Pollution: The release of a substance into the environment at a rate faster than it can be dispersed, decomposed, or converted into a non-toxic substance. Many (see Xiang; Clear & EDAction, SDUK01; Murphy, SDUK02) argue that pollution also functions as an index of systemic inequalities, with already-marginalized communities bearing its most deleterious effects (see environmental racism in this glossary).

Resilience is the ability to respond to change and adversity. It forms a pillar of climate-change planning, as resilience studies determine the extent to which an area is seen as responsive to environmental change (the Ontario Climate Consortium has executed several such studies). Forming connections between disciplinary boundaries, resilience studies examine infrastructure, architecture, emergency response, community connectedness, and other factors to determine how a place will respond to derivations from normal conditions (see Whyte in SDUK01 for a discussion of Indigenous nations’ resilience planning, and The Climate Change Project in that same issue for initiatives led by the City of Mississauga). As such, resilience is a mitigating factor when assessing risk for climate-change planning.

Risk: In a climate-change context, risk often refers to how the environment can be measured, calculated, and predicted for economic and legal ends such as insurance or infrastructure. It also involves assigning value or probability to unknown (and often unknowable) environmental conditions (see D.T. Cochrane’s recurring SDUK columns on the friction between the economy and the environment). In broader terms, risk management attempts to predict and plan for events that elude understanding and estimation, as in the “act of God” clause that appears in many insurance policies. For tangible examples of how risk factors into urban planning, see the work of the Ontario Climate Consortium.

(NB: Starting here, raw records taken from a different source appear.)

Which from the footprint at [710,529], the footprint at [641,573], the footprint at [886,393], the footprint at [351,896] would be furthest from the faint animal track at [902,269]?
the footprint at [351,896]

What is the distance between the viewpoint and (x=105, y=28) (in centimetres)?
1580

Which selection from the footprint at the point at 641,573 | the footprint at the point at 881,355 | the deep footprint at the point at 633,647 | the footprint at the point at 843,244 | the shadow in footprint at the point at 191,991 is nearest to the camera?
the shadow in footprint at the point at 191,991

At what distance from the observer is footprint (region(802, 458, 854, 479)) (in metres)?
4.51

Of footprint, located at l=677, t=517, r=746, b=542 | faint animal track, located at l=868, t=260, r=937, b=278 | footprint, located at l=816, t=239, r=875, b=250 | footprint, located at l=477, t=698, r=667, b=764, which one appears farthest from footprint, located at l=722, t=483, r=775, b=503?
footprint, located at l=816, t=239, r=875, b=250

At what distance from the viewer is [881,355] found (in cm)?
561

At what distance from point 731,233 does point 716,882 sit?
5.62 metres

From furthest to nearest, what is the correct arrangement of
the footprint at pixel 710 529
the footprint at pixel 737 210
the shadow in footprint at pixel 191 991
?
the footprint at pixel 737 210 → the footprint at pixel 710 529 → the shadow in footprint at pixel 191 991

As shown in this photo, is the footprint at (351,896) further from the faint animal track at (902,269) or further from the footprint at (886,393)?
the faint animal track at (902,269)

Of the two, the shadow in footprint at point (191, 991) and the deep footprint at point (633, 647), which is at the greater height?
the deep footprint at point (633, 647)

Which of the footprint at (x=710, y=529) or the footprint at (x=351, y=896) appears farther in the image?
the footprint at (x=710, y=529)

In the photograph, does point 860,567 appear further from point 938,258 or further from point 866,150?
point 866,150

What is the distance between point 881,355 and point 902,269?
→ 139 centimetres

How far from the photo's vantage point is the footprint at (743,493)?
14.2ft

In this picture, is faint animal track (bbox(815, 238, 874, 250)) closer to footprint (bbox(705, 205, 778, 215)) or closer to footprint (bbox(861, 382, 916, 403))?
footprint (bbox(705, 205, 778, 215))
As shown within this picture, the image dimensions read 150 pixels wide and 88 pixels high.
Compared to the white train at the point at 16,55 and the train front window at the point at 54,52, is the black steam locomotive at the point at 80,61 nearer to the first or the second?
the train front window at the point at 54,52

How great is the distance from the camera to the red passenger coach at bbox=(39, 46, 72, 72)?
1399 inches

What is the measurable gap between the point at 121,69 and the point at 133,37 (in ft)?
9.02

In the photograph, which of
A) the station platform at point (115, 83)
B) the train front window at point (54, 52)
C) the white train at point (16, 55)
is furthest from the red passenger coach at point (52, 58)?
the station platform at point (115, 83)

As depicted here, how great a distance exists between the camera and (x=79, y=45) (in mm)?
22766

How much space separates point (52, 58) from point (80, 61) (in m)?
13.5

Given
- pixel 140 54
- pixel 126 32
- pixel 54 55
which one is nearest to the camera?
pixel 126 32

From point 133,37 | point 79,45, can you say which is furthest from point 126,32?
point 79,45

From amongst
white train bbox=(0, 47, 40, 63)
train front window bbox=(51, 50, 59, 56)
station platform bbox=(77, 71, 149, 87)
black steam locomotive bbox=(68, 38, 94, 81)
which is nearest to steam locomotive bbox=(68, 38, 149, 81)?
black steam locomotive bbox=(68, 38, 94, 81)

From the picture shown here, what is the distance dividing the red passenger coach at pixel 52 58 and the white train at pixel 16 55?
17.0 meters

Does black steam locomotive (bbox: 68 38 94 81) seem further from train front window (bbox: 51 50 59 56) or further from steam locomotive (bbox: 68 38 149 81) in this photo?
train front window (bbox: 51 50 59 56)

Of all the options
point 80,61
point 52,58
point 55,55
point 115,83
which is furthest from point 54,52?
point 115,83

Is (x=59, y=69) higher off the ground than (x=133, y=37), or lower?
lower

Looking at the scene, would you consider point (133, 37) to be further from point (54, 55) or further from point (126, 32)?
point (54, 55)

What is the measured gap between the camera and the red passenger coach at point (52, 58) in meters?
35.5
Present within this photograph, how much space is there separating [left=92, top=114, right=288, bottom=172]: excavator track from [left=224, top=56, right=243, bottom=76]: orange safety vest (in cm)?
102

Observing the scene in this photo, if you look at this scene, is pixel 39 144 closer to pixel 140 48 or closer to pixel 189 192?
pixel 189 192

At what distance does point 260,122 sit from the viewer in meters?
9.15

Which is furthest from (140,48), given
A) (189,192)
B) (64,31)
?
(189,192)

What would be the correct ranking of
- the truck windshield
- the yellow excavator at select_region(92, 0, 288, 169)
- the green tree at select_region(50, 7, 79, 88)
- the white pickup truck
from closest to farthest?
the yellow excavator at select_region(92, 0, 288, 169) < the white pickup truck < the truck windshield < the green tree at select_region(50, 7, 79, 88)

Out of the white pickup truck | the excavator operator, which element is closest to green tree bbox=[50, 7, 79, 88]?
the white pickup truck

In economic terms, scarcity describes a gap between limited resources and demand for those resources. But this definition of scarcity smoothes over the social and political dimensions of scarcity: Who lives in scarcity because of structural lack of access to resources and services? How does scarcity accrue in bodies, in relationships, across generations? (See Ross; Tisiga).

Typically understood to concern the use of force with the intent of causing harm (see Ross), violence also refers to the use of power to achieve symbolic victories at the expense of others’ freedom, safety, and well-being. This second connotation highlights the violence inherent in processes of settlement, extraction, and nation-building (see Shotwell; Andrialavidrazana; Davis & Todd, SDUK01) that underwrite the visibly violent processes of genocide and environmental destruction.